Dalam buku The World is Flat, Thomas Friedman, ada kisah seperti ini. Pada suatu ketika ekonomi ”dotcom” tumbuh gila-gilan. Setiap 15 detik ada 1 perusahaan ”dotcom” yang “go public”. Semua investasi tumpah ruah di sektor ini sehingga akhirnya timbul gelembung. Investasi menjadi tidak rasional yang tidak sesuai dengan kenyataan riil keadaan bisnis. Akhirnya gelembung ini pecah.
Kemudian Bill Gates memberi jawaban yang membuka wawasan soal gelembung ini. Gelembung memang pecah. Tapi investasi besar-besaran telah membuat banyak talenta terbaik memberikan sumbangan inovasi di sektor ini. Inovasi ini terbukti mengembangkan ekonomi dunia.
Bill Gates membandingkan keadaan gelembung ini dengan demam emas di Amerika Serikat di masa lalu. Ketika itu lebih banyak bisnis Levis’s, cangkul, sekop, hotel yang berkembang daripada bisnis emas itu sendiri.
Terbukti gelembung investasi itu tidak sia-sia. Bisnis di dunia menjadi sangat berkembang akibat inovasi-inovasi yang dilakukan di masa-masa gelembung ”dotcom”. Bahkan negara seperti India sangat bersyukur dengan gelembung ”dotcom” ini. Kabel serat optik dari Amerika Serikat dan Eropa ke India sudah terlanjur dipasang di masa gelembung. Ketika gelembung pecah, kabel sudah tertanam dan tidak mungkin digali kembali. Ongkos internet dari benua-benua ini menjadi sangat murah. Bakat-bakat terbaik India akhirnya mendapat jalan untuk terhubung dengan kemakmuran Barat dengan mengambil manfaat dari ‘outsourcing’. Bukankah ini juga berarti kecerobohan di sektor keuangan justru mendatangkan kemakmuran berikutnya?
Kehatian-hatian di sektor keuangan itu sangat baik. Tapi apakah dengan terlalu mengatur lembaga keuangan tidak berakibat fatal bagi inovasi? Saya kira kita perlu memiliki tingkat kewaspadaan yang sama terhadap pembunuhan serigala yang kejam itu, tapi kemudian itu terbukti fatal bagi kelangsungan hidup rusa itu sendiri.
* * *
Inovasi adalah kunci dari kemajuan dunia saat ini. Dan sampai batas tertentu dibutuhkan kecerobohan keuangan untuk mendapatkan inovasi ini. Sebagai contoh kiprah investor bernama Andy Bechtolsheim yang sangat ternama di dunia ”’dotcom”’. Setelah duet Sergey Brin dan Larry Page selesai melakukan presentasi di hadapannya, tanpa banyak basa basi, tanpa bicara apa-apa soal detail, Bechtolsheim kemudian menuliskan cek 100.000 dolar untuk modal Google Inc. Padahal perusahaan Google ini sama sekali belum resmi berdiri!
Tidak semua kesembronoan ala Bechtolsheim ini berhasil. Begitu banyak perusahaan ”’dotcom”’ terkubur dan hanya beberapa yang selamat. Namun dari beberapa yang selamat inilah yang terbukti menggairahkan ekonomi dunia.

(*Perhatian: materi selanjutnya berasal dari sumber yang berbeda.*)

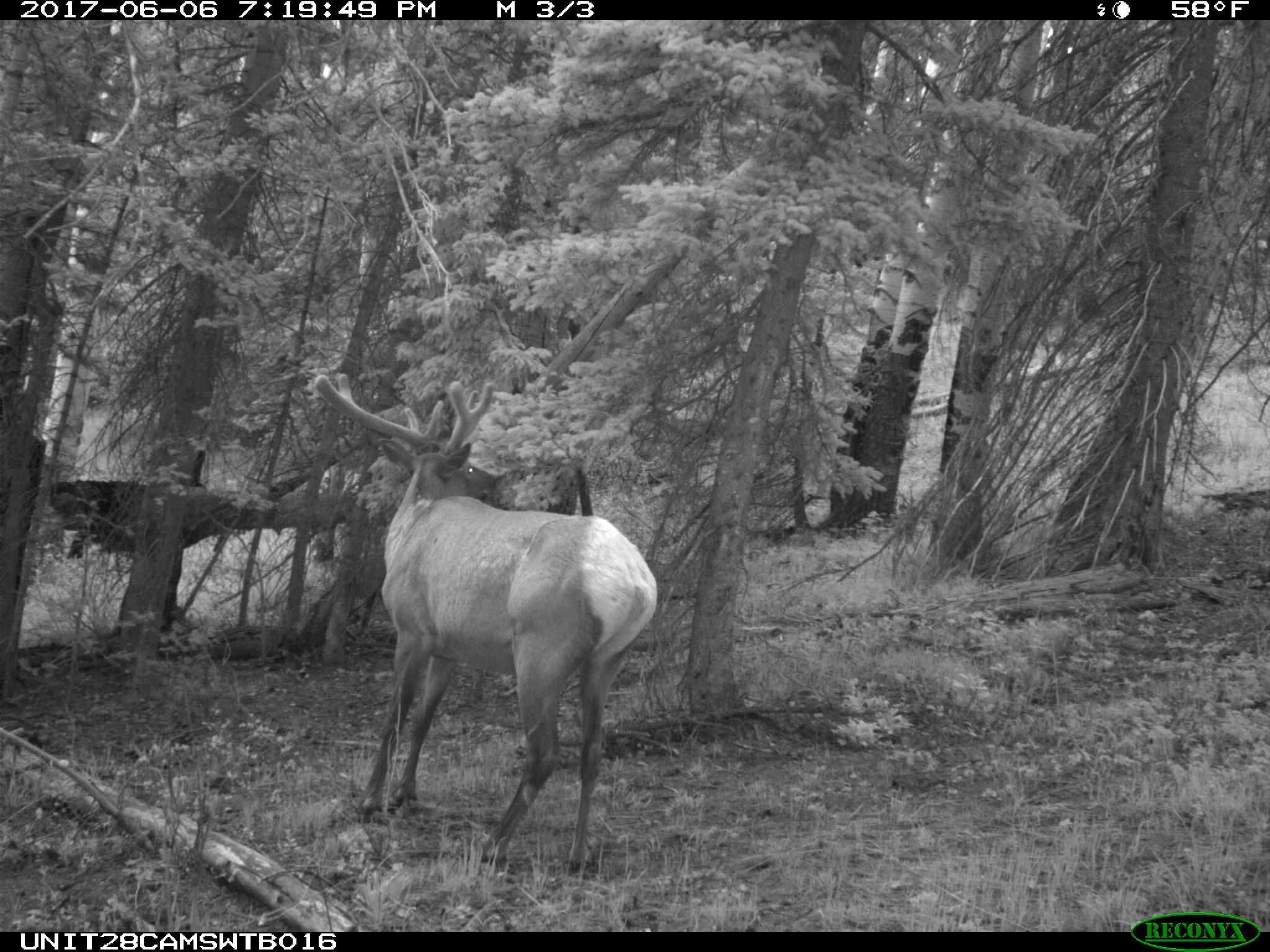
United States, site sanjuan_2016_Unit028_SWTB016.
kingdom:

Kemakmuran – di dunia kapitalis – saat ini dibangkitkan oleh inovasi. Ini nuansa yang perlu dipahami semua orang. Kemakmuran kapitalisme sama sekali bukan dibangun di atas tumpukan ide-ide yang menjamin kestabilan. Semua terjadi dalam suasana terlihat seperti “chaos” yang tak beraturan, penuh resiko, yang gampang terkena krisis.
Tentu saja kapitalisme tidak tinggal diam dengan faktor “chaos” ini. Baru-baru ini Presiden Obama mengumumkan rencana perombakan sistem keuangan AS. Perusahaan besar yang berpotensi merusak sistem finansial akan diawasi ketat oleh satu lembaga khusus.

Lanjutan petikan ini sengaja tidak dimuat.